Identification of the bilayer leaflets can be further controlled via 3 ways:
(a) beads
By default, the particles taken into account to define leaflet are:e
-> name PO4 or name PO3 or name B1A
Note that only lipids which contain one of the beads mentioned in the selection string
will be taken into account. If you wish to specify your own selection string (e.g. to
choose different beads or add a bead not in the default list in order to take into
account a particular lipid specie) you can do so by supplying a file via the --beads
option. This file should contain a single line that can be passed as the argument
to MDAnalysis selectAtoms() routine and should not contain any quotation marks, e.g.:
-> name PO4 or name PO3 or name B1A or name AM1
(b) leaflet finding method
By default leaflets are identified using the MDAnalysis LeafletFinder routine and the
the optimum cutoff to identify 2 lipids groups is determined using the optimize_cutoff
routine.
This optimisation process can take time in large systems and you can specify your own
cutoff value to skip this step. For instance to use the default 15 Angstrom cutoff
directly (without optimising):
-> '--leaflets 15'
In very large systems (more then ~50,000 phospholipids) LeafletFinder (or rather the
networkX module that it relies on) can fail. To avoid this you can choose not to use
this routine by specifying:
-> '--leaflets large'
In this case lipids whose headgroups z value is above the average lipids z value will
be considered to make up the upper leaflet and those whose headgroups z value is below
the average will be considered to be in the lower leaflet.
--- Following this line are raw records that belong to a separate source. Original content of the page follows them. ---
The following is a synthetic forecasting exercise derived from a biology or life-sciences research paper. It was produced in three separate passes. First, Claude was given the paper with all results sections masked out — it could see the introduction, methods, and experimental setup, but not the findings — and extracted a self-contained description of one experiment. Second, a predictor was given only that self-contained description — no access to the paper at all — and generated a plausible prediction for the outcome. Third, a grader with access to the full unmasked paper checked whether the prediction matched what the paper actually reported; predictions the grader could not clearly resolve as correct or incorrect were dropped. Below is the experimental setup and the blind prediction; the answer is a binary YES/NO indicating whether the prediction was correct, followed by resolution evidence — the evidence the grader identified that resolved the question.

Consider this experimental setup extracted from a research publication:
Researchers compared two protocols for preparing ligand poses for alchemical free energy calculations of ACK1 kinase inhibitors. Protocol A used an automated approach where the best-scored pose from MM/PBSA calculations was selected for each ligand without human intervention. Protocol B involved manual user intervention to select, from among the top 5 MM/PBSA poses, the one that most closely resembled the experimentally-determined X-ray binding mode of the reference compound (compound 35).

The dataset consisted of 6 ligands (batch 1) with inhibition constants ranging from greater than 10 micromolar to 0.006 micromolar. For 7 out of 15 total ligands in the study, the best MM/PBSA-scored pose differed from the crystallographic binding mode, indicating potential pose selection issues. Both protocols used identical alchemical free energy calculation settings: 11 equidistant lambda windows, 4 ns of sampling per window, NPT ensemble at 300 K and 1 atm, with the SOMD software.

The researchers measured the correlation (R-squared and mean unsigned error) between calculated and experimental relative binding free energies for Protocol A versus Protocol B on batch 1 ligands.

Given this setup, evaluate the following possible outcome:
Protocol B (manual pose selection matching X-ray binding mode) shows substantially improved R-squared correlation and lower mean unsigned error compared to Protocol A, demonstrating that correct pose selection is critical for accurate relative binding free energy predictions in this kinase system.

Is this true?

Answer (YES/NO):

This means that the bilayer should be as flat as possible in the 1st frame of the xtc
file supplied in order to get a meaningful outcome.
NOTE: By default the gro file is only used as a topology file and the 1st frame of the
xtc is used to identify leaflets. If you wish to use the gro file instead, for instance
in the case that the 1st frame of the xtc is not flat, you need to specify the --use_gro
flag: be warned that this might take a few minutes longer on large systems.
(c) flipflopping lipids
In case lipids flipflop during the trajectory, a file listing them can be supplied
with the --flipflops option. Each line of this file should follow the format:
-> 'resname,resid,starting_leaflet,z_bead'
where starting_leaflet is either 'upper' or 'lower' - e.g. 'POPC,145,lower,PO4'. The
z_bead is used to track the position of the lipid.
If flipflopping lipids are not specified they may add significant noise to results.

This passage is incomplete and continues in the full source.